CYTOWANY FRAGMENT:

------------------------------------------------------------------------

Sęk w tym, że kibic może panu Dudkowi i innym zawodnikom KS Apatora jedynie skoczyć. Pojadą dobre spotkanie pod koniec sezonu i propozycja nowego kontraktu znajdzie się na ich biurku szybciej niż Mateusz Affelt na pozycji rezerwowego. Dobitnie pokazuje to przykład Pawła Przedpełskiego, który jednym dobrym meczem w Lublinie zapewnił sobie miejsce w składzie Apatora w roku 2024. A przecież mówiło się, że może przyjść Pawlicki, Lebiediew, Doyle… Chociaż akurat w tym sezonie do Przedpełskiego większych pretensji mieć nie można, bo po trzech słabszych spotkaniach robi swoje.
Wyniki nie mówią wszystkiego
Szkoda, że Dudek nie miał problemów w sobotę w Debreczynie, kiedy awansował do finałowego biegu pierwszej rundy SEC. Zresztą wychowanek Falubazu zdobywa bardzo dużo darmowych punktów, które trochę zakłamują jego średnią. W tym sezonie 38 % (25 z 66) punktów Dudka w tym sezonie, to efekt pokonania kolegi z pary lub literek rywala. Dosyć słabo jak na to, jakie oczekiwania ma KS Apator wobec niego.

------------------------------------------------------------------------

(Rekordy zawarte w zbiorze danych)
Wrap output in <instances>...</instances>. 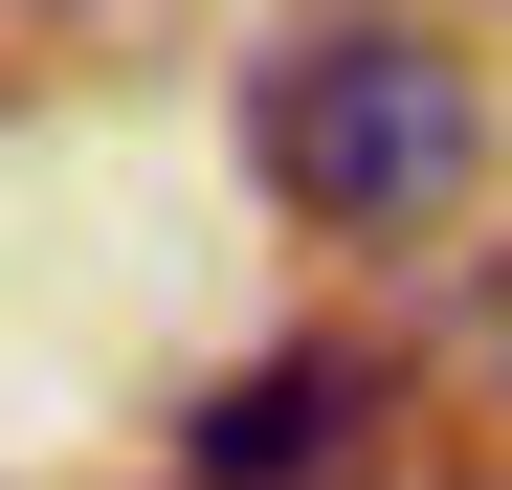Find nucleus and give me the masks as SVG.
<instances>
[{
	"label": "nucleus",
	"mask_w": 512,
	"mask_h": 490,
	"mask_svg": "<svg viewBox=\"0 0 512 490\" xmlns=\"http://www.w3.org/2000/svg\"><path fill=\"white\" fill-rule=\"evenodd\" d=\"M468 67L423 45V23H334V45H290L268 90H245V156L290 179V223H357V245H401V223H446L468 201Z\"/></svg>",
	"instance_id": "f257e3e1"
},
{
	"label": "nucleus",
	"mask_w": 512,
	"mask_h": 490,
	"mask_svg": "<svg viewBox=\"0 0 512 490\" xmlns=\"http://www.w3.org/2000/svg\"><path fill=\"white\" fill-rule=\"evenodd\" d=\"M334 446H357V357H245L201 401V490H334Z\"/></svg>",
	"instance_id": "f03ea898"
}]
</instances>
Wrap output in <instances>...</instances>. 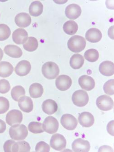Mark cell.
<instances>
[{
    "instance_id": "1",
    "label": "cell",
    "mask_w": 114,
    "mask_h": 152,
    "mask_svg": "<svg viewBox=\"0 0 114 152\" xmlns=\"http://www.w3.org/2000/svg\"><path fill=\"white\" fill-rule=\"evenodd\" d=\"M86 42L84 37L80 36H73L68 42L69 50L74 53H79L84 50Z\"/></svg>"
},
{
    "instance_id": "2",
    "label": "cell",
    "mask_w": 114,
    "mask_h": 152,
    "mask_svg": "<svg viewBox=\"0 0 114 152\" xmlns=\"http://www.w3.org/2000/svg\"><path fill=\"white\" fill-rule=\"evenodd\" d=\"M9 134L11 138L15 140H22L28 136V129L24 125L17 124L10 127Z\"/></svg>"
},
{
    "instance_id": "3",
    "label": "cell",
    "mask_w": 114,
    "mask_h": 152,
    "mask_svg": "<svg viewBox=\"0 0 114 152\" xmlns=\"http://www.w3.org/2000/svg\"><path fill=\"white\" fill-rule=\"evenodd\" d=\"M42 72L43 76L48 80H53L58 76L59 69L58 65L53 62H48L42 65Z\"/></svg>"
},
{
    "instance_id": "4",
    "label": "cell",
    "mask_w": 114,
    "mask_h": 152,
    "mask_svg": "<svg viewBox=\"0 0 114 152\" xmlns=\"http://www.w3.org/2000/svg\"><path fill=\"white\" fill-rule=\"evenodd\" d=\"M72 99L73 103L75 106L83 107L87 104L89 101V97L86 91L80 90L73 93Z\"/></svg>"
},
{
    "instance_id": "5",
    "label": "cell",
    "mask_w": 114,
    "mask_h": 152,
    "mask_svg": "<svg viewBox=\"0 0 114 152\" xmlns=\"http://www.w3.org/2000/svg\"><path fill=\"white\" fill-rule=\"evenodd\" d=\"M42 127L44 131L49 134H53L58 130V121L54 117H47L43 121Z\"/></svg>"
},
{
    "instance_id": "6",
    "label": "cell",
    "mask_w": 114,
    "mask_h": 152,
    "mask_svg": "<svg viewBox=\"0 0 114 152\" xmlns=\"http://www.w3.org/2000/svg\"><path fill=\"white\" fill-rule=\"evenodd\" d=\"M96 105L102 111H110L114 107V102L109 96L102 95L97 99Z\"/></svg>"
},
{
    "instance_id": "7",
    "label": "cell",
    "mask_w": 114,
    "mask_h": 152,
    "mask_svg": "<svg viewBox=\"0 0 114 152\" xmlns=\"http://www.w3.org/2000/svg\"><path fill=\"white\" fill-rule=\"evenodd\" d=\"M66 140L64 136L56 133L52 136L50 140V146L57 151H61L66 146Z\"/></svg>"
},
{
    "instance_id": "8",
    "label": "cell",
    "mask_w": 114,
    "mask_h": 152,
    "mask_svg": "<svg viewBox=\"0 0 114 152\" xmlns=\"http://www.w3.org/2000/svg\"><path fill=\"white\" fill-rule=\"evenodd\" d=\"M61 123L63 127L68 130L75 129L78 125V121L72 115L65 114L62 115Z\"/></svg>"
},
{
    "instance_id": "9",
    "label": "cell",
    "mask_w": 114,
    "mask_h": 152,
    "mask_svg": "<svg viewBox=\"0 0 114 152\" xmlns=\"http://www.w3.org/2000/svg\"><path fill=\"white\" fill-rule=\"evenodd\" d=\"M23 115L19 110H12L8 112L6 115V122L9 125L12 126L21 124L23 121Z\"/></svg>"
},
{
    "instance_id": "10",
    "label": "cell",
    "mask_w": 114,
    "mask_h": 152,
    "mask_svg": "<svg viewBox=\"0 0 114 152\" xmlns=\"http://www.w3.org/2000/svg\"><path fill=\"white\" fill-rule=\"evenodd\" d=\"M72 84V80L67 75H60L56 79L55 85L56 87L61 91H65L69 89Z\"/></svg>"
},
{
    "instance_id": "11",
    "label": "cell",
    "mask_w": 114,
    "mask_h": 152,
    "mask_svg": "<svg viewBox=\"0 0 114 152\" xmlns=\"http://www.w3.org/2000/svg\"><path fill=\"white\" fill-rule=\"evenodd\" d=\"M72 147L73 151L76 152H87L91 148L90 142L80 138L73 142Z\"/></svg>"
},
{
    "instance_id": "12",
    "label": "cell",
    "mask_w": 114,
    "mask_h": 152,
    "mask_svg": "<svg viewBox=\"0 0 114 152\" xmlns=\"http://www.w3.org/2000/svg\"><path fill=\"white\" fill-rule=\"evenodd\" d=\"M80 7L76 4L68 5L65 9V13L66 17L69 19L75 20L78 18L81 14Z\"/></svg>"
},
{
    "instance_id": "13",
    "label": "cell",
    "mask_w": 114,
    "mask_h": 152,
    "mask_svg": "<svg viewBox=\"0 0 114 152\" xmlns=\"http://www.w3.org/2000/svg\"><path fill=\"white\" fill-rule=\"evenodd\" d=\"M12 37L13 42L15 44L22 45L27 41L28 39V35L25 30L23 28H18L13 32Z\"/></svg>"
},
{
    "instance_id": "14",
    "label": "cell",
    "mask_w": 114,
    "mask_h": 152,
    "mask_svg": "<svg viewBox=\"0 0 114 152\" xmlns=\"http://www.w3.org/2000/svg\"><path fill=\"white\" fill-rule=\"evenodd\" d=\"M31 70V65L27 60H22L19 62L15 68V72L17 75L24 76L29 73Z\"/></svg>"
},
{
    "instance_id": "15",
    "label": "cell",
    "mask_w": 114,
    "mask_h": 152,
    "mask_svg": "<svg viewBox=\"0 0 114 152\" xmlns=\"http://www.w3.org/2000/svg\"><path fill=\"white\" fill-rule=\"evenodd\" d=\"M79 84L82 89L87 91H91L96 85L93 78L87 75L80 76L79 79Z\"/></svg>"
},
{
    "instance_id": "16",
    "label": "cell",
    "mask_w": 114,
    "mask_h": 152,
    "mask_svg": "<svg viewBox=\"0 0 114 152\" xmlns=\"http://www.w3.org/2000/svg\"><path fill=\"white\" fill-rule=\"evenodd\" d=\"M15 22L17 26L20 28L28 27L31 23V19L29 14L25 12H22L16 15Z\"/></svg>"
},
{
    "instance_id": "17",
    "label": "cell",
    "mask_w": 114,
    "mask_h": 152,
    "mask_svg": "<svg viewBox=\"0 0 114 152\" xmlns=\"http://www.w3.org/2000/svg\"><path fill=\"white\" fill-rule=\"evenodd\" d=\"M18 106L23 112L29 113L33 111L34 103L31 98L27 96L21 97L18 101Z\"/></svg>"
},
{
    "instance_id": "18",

------------------------------------------------------------------------

OPIS ZADANIA: Zwróć dosłownie fragment tekstu o zawodnikach KS Apatora, zaczynając od słów „Sęk w tym, że” i kończąc na słowach „spotkaniach robi swoje.”. Wiersze pochodzą z innego źródła.

ODPOWIEDŹ:
Sęk w tym, że kibic może panu Dudkowi i innym zawodnikom KS Apatora jedynie skoczyć. Pojadą dobre spotkanie pod koniec sezonu i propozycja nowego kontraktu znajdzie się na ich biurku szybciej niż Mateusz Affelt na pozycji rezerwowego. Dobitnie pokazuje to przykład Pawła Przedpełskiego, który jednym dobrym meczem w Lublinie zapewnił sobie miejsce w składzie Apatora w roku 2024. A przecież mówiło się, że może przyjść Pawlicki, Lebiediew, Doyle… Chociaż akurat w tym sezonie do Przedpełskiego większych pretensji mieć nie można, bo po trzech słabszych spotkaniach robi swoje.